Podcasting
Advertisers
Enterprise
Pricing
Resources
Discover Discover

Log in
Sign up free

The Nonlinear Library: LessWrong

LW - Why does generalization work? by Martín Soto

2024-02-21

Download

Link to original articleWelcome to The Nonlinear Library, where we use Text-to-Speech software to convert the best writing from the Rationalist and EA communities into audio. This is: Why does generalization work?, published by Martín Soto on February 21, 2024 on LessWrong. Just an interesting philosophical argument I. Physics Why can an ML model learn from part of a distribution or data set, and generalize to the rest of it? Why can I learn some useful heuristics or principles in ...

Link to original article

Welcome to The Nonlinear Library, where we use Text-to-Speech software to convert the best writing from the Rationalist and EA communities into audio. This is: Why does generalization work?, published by Martín Soto on February 21, 2024 on LessWrong.
Just an interesting philosophical argument
I. Physics
Why can an ML model learn from part of a distribution or data set, and generalize to the rest of it? Why can I learn some useful heuristics or principles in a particular context, and later apply them in other areas of my life?
The answer is obvious: because there are some underlying regularities between the parts I train on and the ones I test on. In the ML example, generalization won't work when approximating a function which is a completely random jumble of points.
Also, quantitatively, the more regular the function is, the better generalization will work.
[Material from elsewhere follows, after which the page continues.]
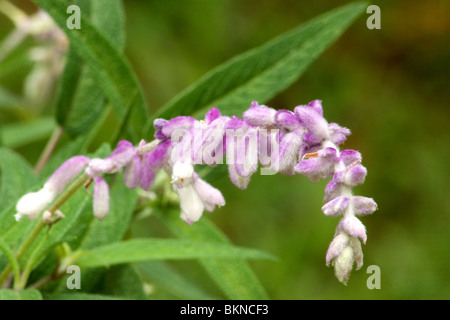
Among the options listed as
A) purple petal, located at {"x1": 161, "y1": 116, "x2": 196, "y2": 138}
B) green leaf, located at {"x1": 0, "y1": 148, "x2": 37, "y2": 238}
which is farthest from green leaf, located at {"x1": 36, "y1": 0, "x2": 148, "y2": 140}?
purple petal, located at {"x1": 161, "y1": 116, "x2": 196, "y2": 138}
For example, polynomials of lower degree require less data points to pin down. Same goes for periodic functions. Also, a function with lower Lipschitz constant will allow for better bounding of the values in un-observed points.
So it must be that the variables we track (the ones we try to predict or control, either with data science or our actions), are given by disproportionately regular functions (relative to random ones). In this paper by Tegmark, the authors argue exactly that most macroscopic variables of interest have Hamiltonians of low polynomial degree.
And that this happens because of some underlying principles of low-level physics, like locality, symmetry, or the hierarchical composition of physical processes.
But then, why is low-level physics like that?
II. Anthropics
If our low-level physics wasn't conducive to creating macroscopic patterns and regularities, then complex systems capable of asking that question (like ourselves) wouldn't exist. Indeed, we ourselves are nothing more than a specific kind of macroscopic pattern. So anthropics explains why we should expect such patterns to exist, similarly to how it explains why the gravitational constant, or the ratio between sound and light speed, are the right ones to allow for complex life.
III. Dust
But there's yet one more step.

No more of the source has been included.